SET OF TASKS =
a - Condense the paragraph beginning "In today’s climate" from the piece on fitness and dating below into a short bulleted list that keeps its main points.
b - In the piece on fitness and dating below, what body type does society celebrate?

QUOTED PASSAGE =
^^^^^^^^^^^^^^^^

Society now has a peculiar way of looking at fitness and appearances: we celebrate the Dad Bod, the squat has increased in popularity, some proudly declare ourselves to be couch potatoes with memes, instragram has become a gym selfie haven, and the term ‘fat acceptance’ has turned into something resembling a civil rights movement. It pays off to be fit in the dating world.
In today’s climate, it’s all too easy to grow content with eating massive portions of deep fried foods and opting for the escalator at every opportunity but it will be tough to argue against being healthy instead. So if you’re winded after climbing two flights of stairs let’s face it there’s work to be done! You’re physically lazy in the most endearing way and this is your wake up call. It’s the 21st century, and you have no reason to run a mile. Heck, you don’t have to compete in the Olympics to get a date but it’s time to focus on being fit in the dating world.

^^^^^^^^^^^^^^^^

EXERCISE DATA =
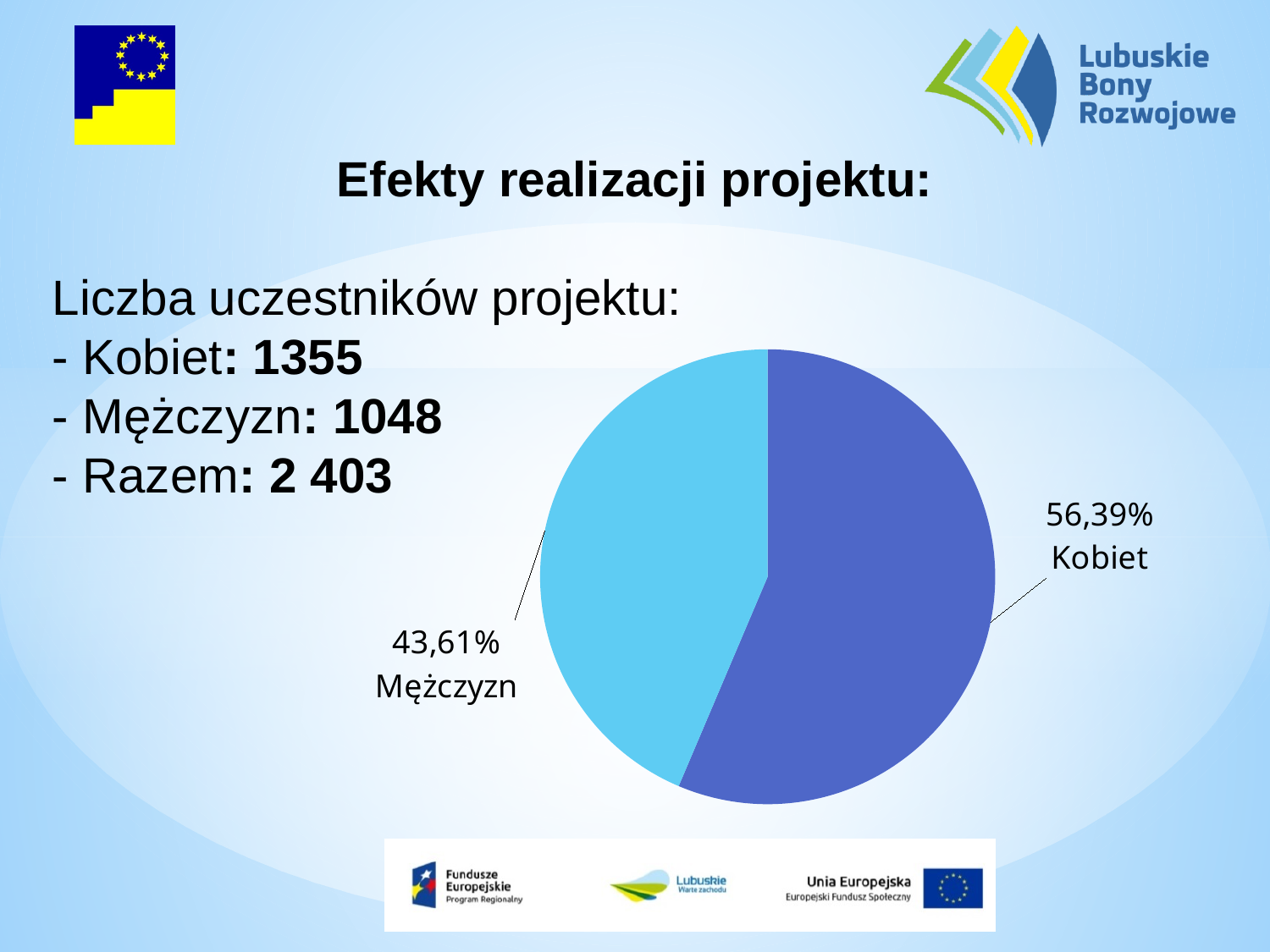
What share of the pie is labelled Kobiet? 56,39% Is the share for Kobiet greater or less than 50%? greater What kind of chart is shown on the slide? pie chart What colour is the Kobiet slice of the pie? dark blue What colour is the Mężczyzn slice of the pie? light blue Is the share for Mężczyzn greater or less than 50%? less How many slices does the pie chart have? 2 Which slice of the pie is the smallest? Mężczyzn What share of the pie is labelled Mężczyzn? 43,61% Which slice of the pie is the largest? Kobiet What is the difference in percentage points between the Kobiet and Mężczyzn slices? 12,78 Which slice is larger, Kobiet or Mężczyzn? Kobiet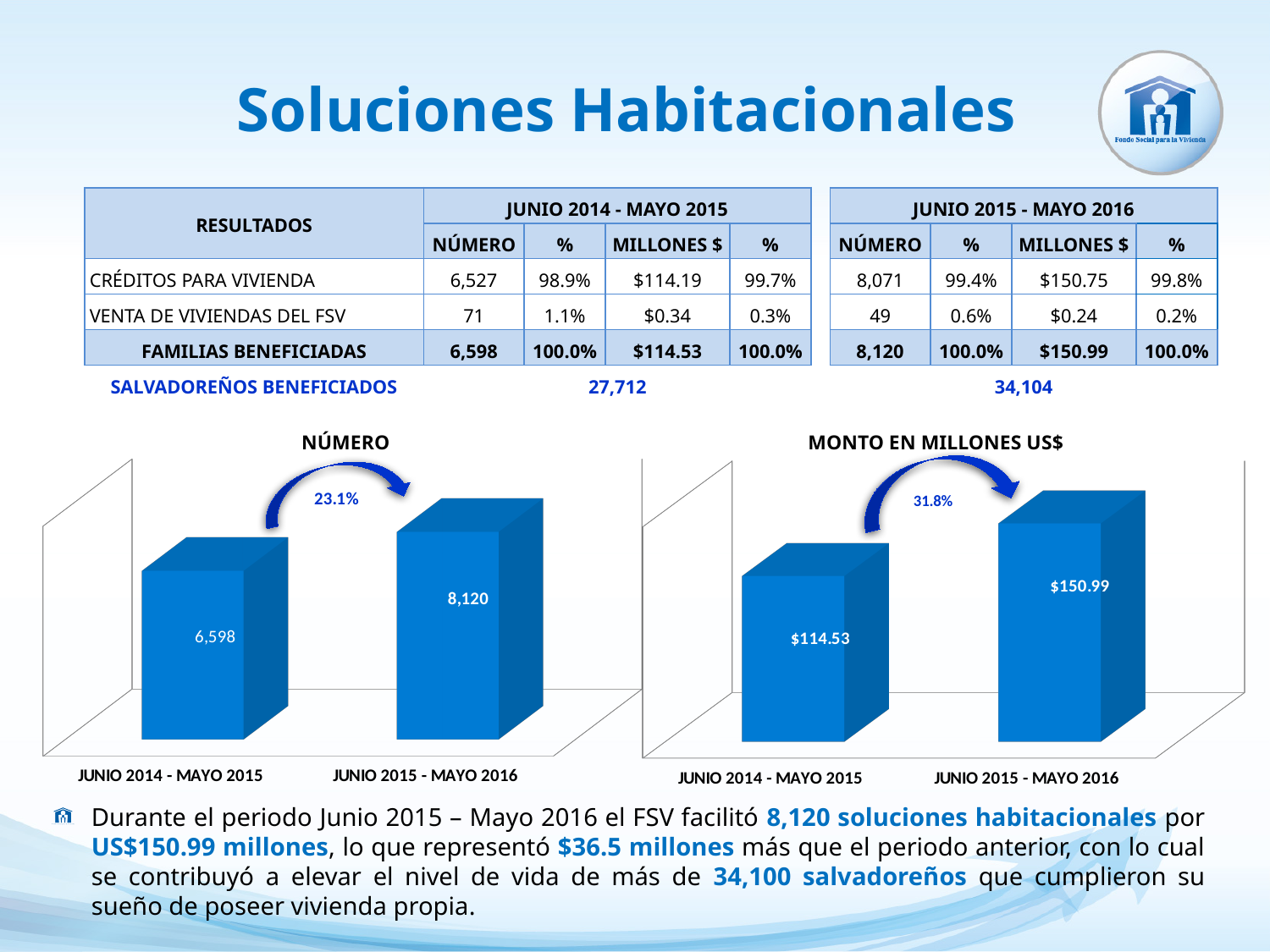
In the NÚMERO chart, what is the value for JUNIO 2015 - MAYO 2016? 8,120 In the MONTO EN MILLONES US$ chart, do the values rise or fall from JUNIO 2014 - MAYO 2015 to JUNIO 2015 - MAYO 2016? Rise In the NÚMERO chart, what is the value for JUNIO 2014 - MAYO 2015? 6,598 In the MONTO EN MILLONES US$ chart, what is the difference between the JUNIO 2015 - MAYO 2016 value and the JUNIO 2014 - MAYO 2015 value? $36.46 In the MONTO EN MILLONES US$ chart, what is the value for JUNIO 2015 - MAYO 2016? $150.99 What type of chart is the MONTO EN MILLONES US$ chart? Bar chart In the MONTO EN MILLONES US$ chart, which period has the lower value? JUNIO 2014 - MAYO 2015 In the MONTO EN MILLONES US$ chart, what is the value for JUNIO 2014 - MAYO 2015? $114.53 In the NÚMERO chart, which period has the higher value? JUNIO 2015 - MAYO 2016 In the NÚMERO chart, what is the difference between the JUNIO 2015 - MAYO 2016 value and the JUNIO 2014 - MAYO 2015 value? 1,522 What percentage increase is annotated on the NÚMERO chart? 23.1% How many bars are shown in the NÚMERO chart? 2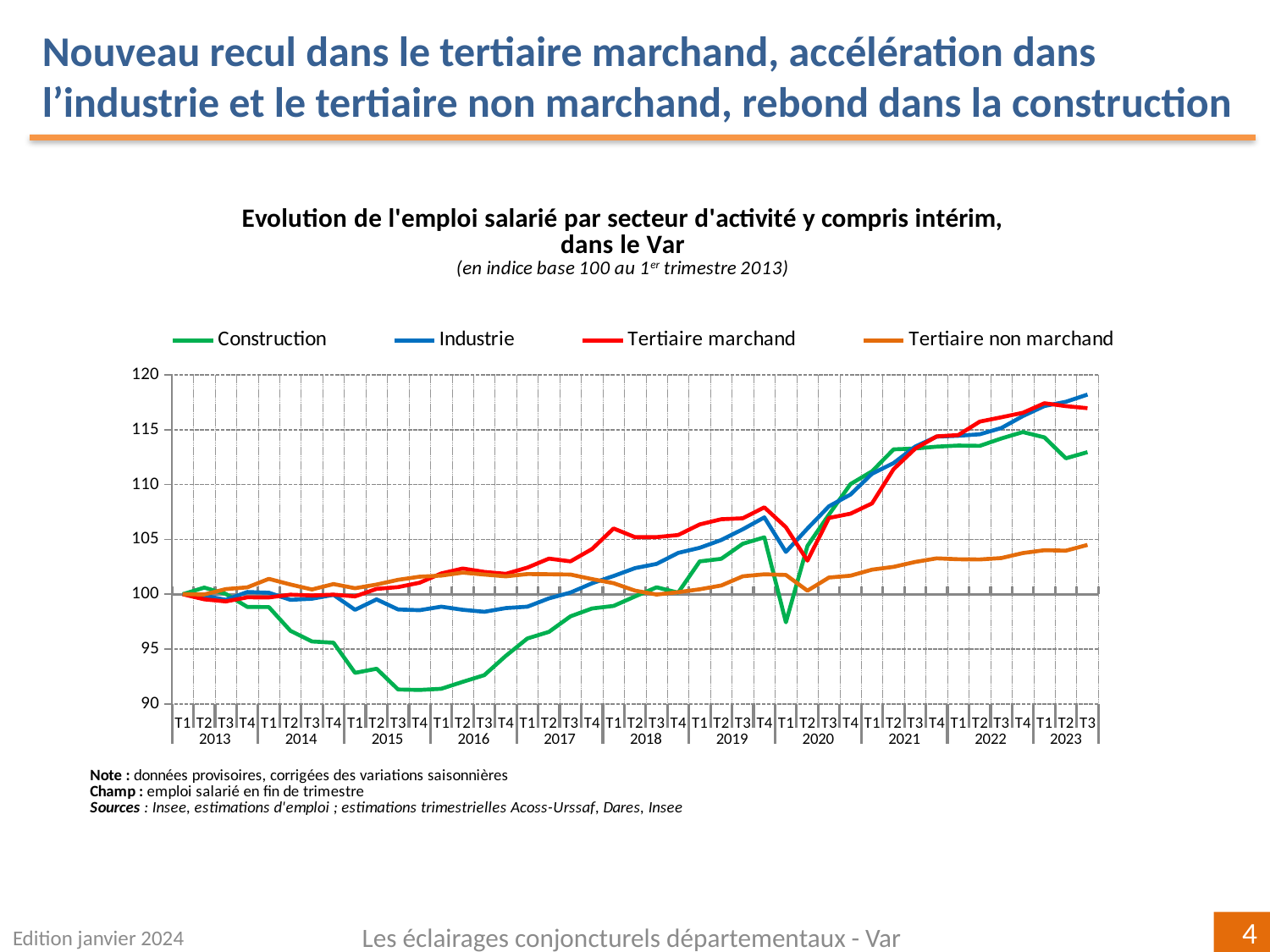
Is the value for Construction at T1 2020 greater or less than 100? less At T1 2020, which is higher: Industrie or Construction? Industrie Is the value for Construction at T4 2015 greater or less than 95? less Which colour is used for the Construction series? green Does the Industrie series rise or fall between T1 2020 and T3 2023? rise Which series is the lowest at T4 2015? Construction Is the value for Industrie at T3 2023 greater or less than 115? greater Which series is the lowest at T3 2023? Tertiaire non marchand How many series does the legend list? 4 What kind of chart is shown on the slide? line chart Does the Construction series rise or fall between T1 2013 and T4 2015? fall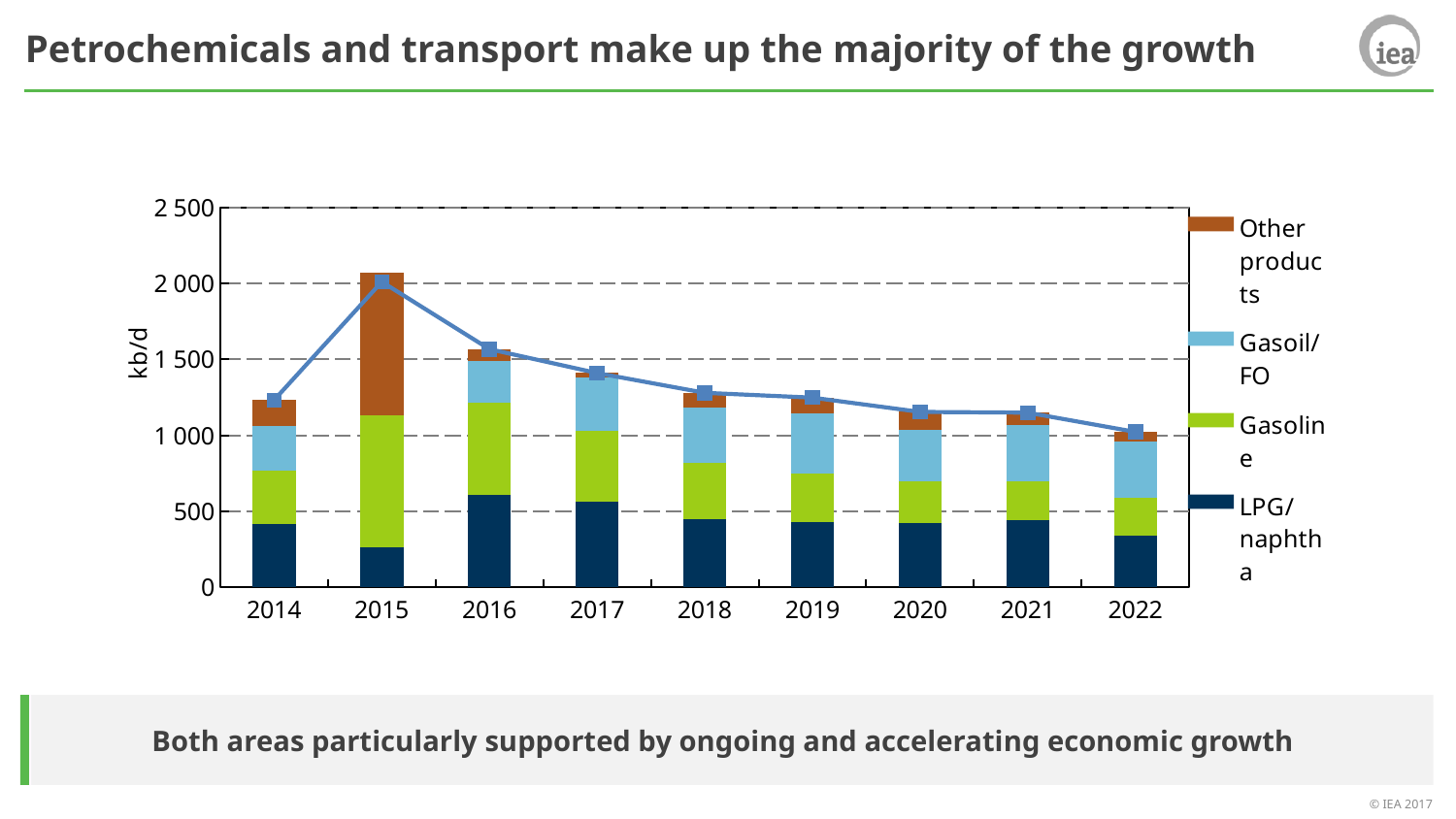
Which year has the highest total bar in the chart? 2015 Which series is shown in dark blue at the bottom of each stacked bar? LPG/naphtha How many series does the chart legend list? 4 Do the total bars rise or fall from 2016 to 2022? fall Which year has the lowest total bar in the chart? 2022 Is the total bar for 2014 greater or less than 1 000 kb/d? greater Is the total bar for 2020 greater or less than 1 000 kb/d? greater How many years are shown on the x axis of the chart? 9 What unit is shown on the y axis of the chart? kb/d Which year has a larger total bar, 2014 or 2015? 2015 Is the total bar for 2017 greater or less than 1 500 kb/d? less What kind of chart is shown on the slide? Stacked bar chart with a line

^^^^^^^^^^^^^^^^

RESULTS IN ORDER =
a -
- It's easy to settle into eating huge portions of deep-fried food and always taking the escalator, but it's hard to argue against being healthy instead.
- Getting winded after two flights of stairs means there's work to be done.
- Being physically lazy in an endearing way calls for a wake-up call.
- In the 21st century, you have no reason to run a mile.
- You don't need to compete in the Olympics to get a date, but it's time to focus on being fit in the dating world.

b - The Dad Bod.